Work item: As soon as the line containing "United States, site archbold_FL-31." appears in the material below, start returning lines exactly, and end with the line containing "A: Bos taurus (domestic cow).".

-------- Given records

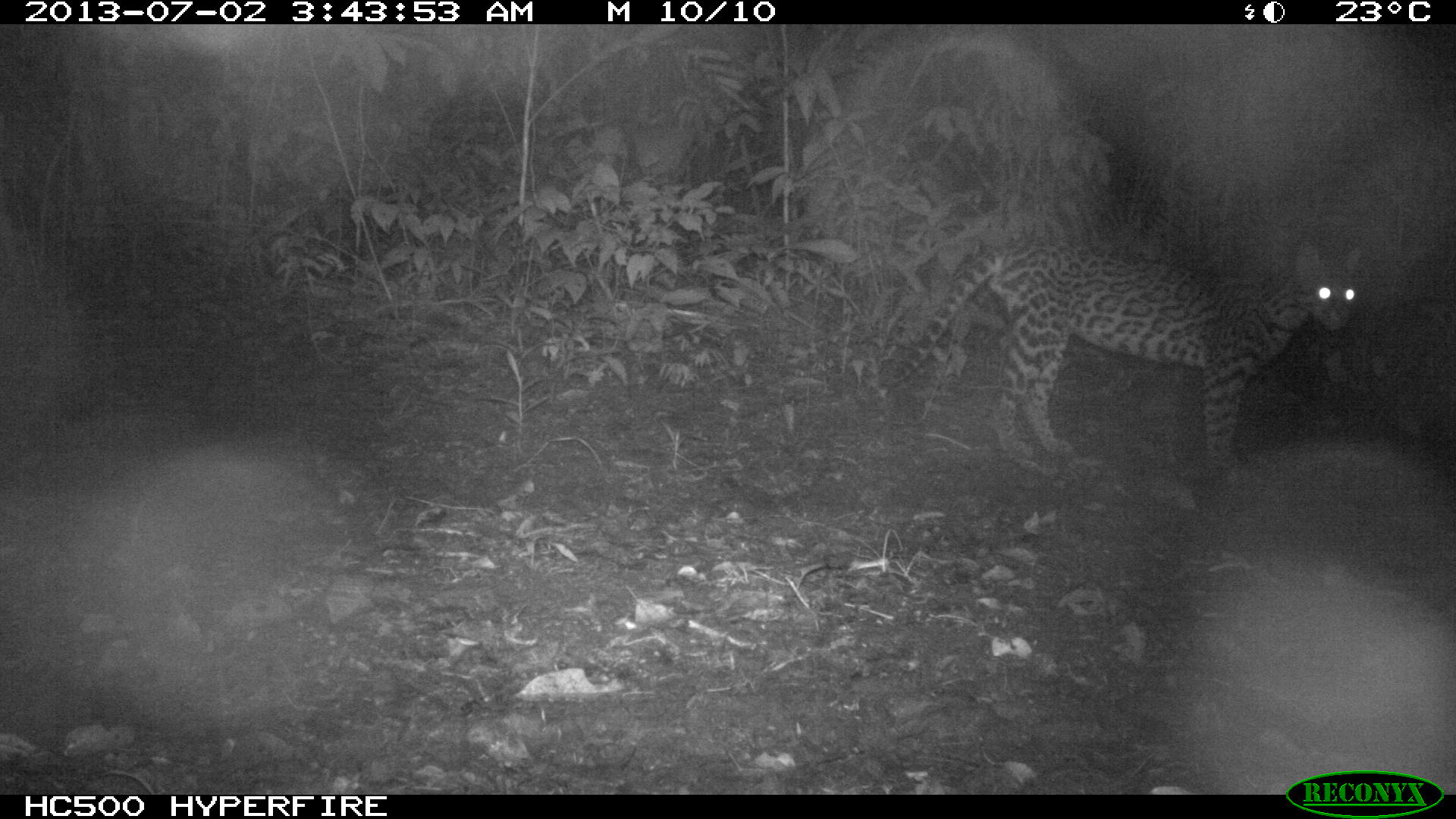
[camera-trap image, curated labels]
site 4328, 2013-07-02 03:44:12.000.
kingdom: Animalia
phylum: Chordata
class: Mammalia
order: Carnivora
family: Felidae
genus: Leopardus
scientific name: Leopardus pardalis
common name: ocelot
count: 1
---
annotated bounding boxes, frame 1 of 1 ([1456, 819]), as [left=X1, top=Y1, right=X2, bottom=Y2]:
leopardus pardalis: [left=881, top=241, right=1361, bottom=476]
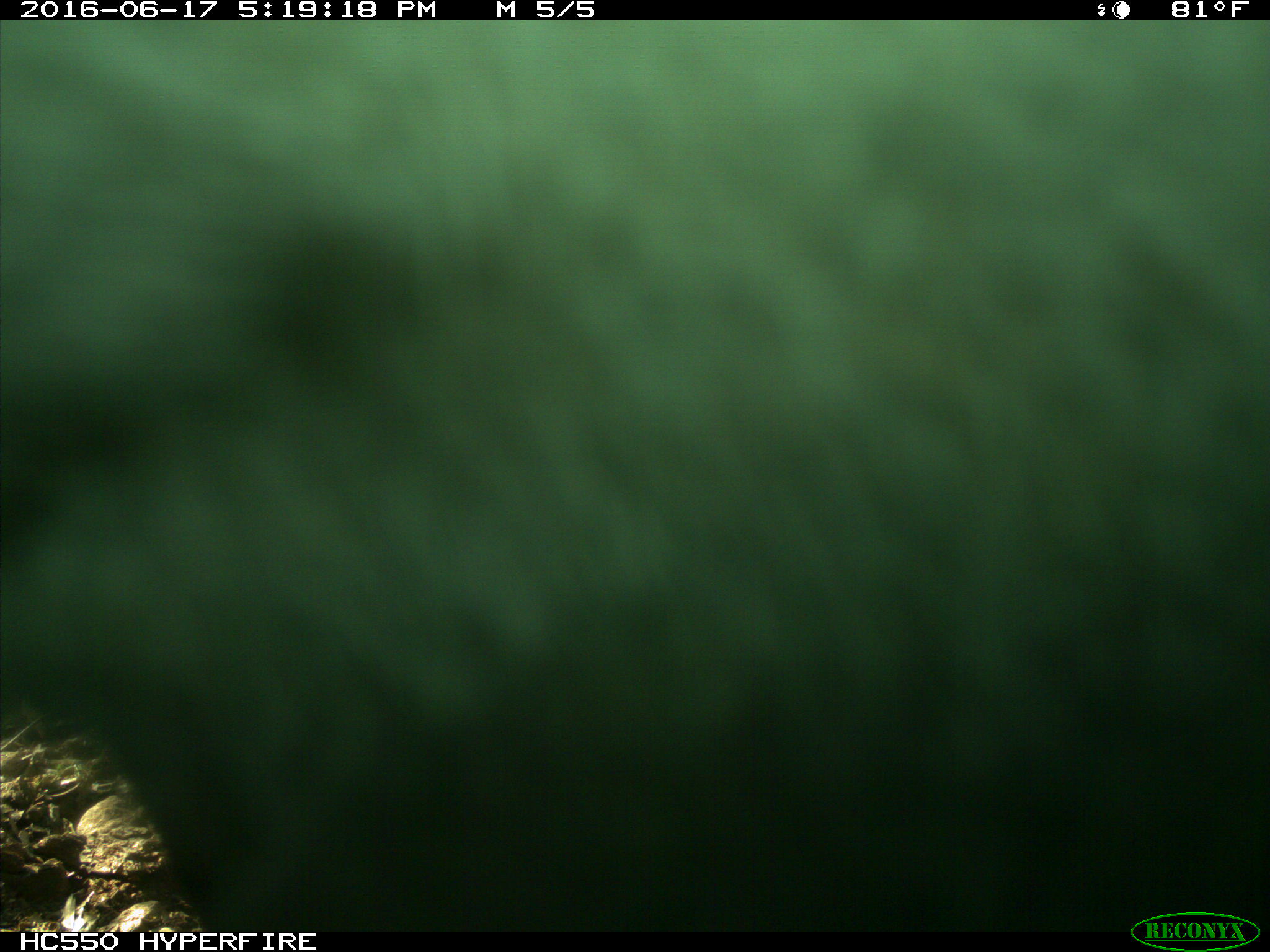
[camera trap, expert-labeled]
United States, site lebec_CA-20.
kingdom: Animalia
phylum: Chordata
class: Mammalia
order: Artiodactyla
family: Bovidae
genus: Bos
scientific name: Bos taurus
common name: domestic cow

----------------
-------- Given records

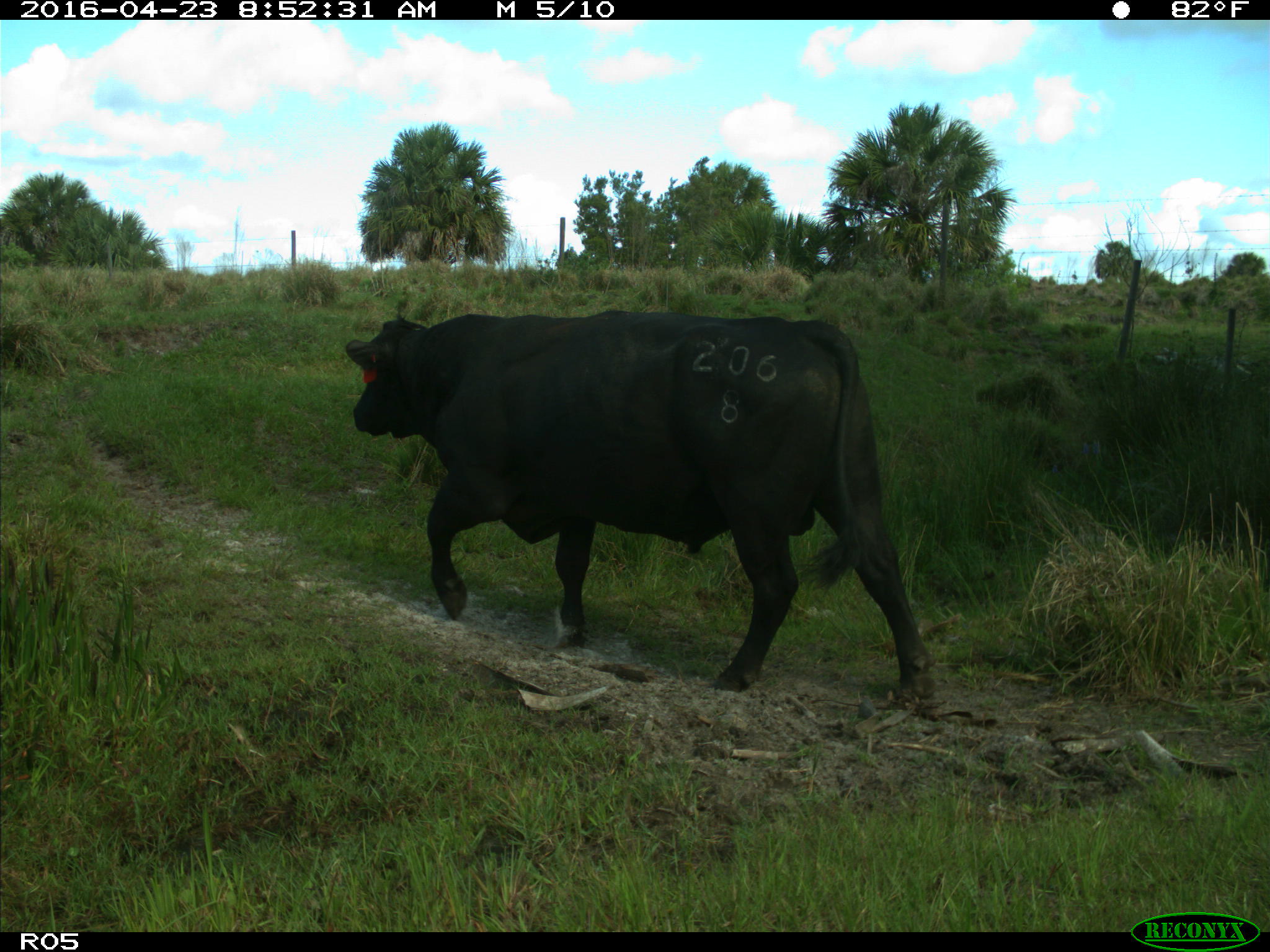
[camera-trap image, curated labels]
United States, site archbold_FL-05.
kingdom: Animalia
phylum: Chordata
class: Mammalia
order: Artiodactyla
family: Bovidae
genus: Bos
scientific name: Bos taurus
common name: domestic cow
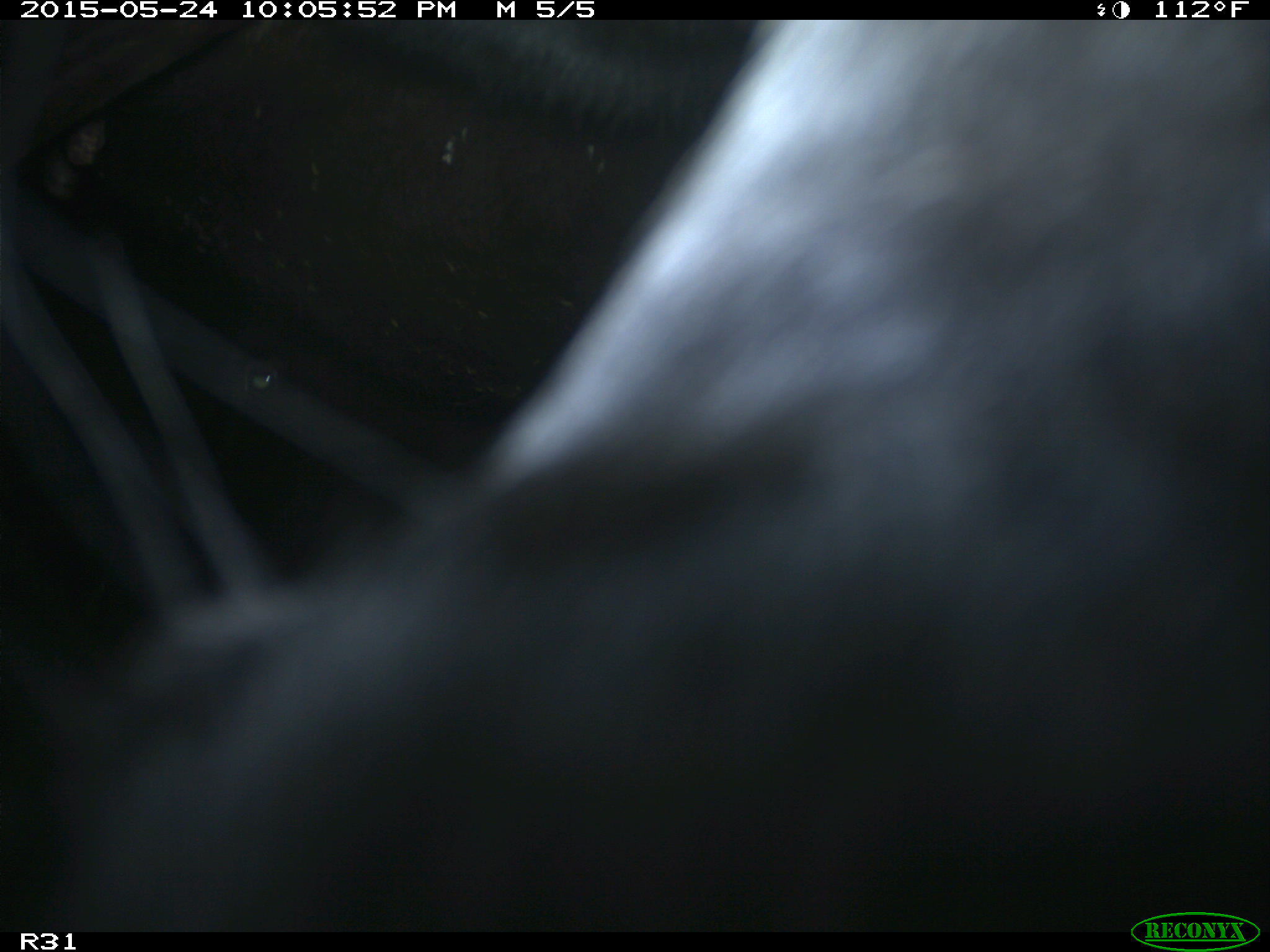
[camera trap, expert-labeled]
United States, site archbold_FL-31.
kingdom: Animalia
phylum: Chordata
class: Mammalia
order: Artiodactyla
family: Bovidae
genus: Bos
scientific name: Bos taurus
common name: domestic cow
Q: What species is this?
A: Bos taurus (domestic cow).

----------------

Solution to the exercise:
United States, site archbold_FL-31.
kingdom: Animalia
phylum: Chordata
class: Mammalia
order: Artiodactyla
family: Bovidae
genus: Bos
scientific name: Bos taurus
common name: domestic cow
Q: What species is this?
A: Bos taurus (domestic cow).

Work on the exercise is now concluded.